**EXERCISE:**
The output is the line holding "They show rouleaux formation." and all lines after it to the end of the records below; restate them unchanged and add nothing.

Collected data:
↓
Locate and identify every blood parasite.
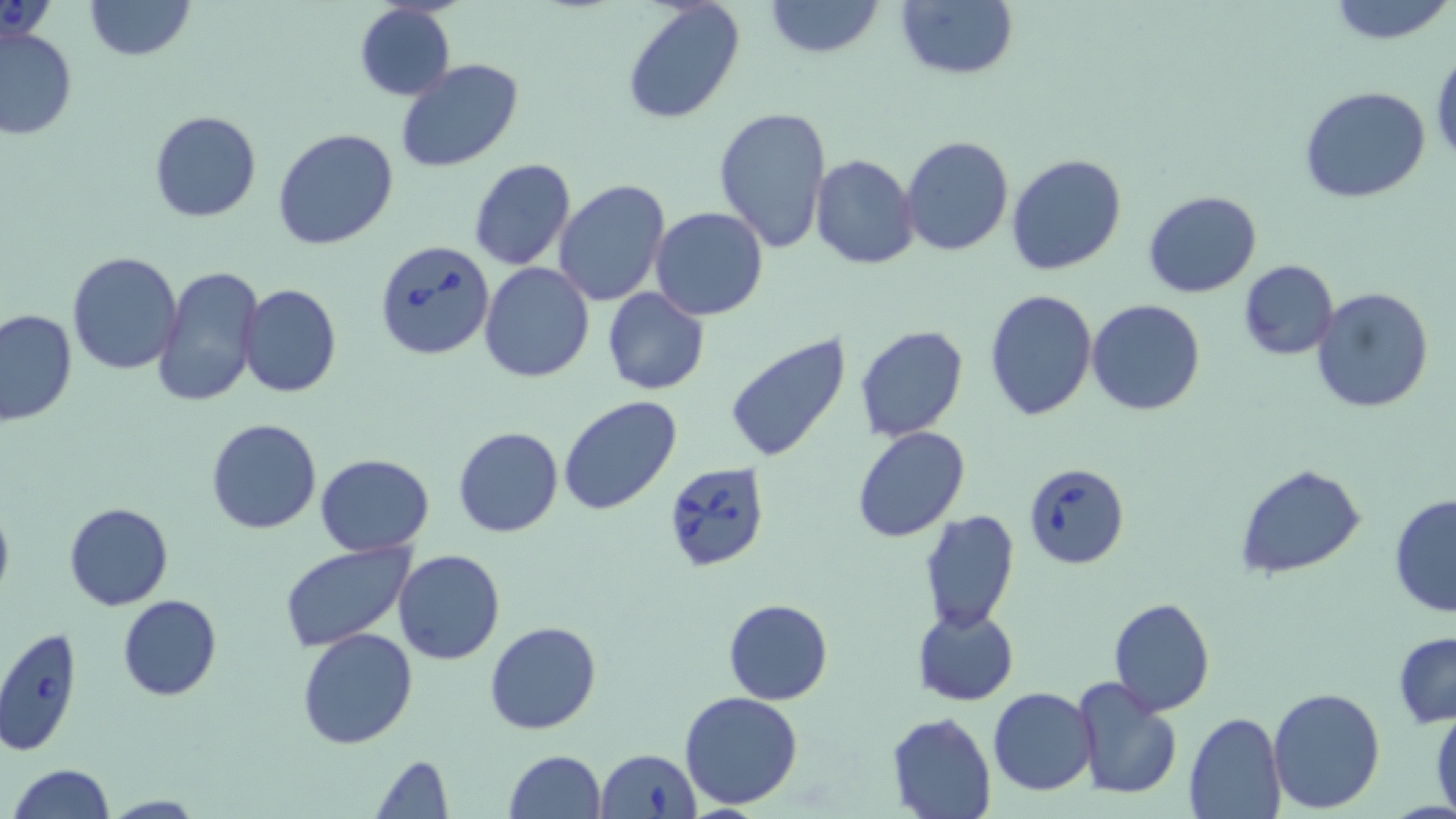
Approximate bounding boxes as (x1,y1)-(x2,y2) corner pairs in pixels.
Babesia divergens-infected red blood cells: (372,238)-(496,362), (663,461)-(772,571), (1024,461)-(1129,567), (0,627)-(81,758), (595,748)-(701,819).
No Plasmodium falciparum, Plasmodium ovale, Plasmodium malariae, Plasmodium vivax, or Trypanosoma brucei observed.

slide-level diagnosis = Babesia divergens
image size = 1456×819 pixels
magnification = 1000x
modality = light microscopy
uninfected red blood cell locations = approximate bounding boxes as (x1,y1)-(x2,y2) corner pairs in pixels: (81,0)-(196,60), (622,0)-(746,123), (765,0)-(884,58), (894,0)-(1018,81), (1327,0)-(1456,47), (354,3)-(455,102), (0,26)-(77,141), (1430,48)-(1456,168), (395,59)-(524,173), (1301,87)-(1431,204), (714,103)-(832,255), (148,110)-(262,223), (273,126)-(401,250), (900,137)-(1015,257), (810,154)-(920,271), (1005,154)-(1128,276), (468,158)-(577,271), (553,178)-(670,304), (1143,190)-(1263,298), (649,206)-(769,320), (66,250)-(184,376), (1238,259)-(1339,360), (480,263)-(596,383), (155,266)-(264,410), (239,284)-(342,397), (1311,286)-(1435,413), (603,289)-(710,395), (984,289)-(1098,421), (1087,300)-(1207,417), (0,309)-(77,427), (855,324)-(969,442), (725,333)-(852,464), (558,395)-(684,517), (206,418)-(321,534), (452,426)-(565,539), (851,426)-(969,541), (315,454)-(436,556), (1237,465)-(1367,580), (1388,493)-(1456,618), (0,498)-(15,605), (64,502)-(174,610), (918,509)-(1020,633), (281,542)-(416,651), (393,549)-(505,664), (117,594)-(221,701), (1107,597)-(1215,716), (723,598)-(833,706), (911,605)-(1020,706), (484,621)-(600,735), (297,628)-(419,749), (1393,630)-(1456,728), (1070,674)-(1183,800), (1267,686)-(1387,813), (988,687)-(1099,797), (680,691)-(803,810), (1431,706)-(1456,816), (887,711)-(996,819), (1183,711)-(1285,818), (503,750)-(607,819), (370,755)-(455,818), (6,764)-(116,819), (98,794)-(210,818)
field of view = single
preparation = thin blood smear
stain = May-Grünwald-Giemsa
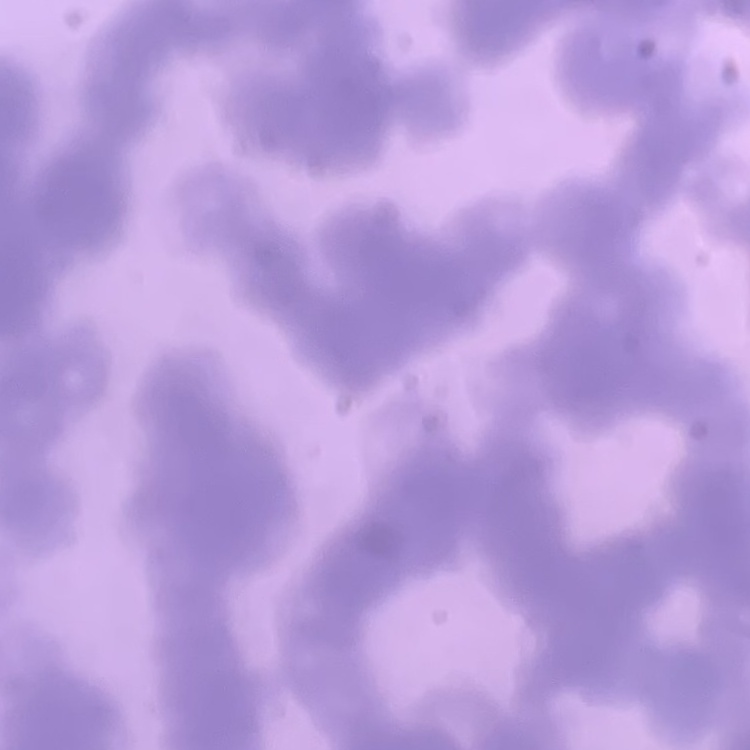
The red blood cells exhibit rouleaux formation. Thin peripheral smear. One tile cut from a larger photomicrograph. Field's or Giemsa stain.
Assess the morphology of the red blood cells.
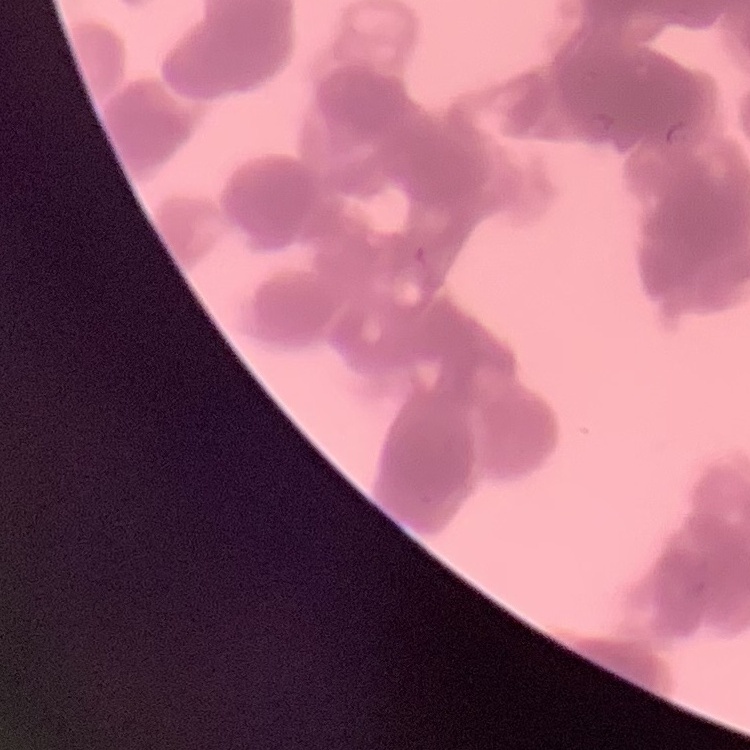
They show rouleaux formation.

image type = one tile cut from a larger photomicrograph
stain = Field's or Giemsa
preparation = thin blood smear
↑
**PROBLEM SOLUTION:**
They show rouleaux formation.

image type = one tile cut from a larger photomicrograph
stain = Field's or Giemsa
preparation = thin blood smear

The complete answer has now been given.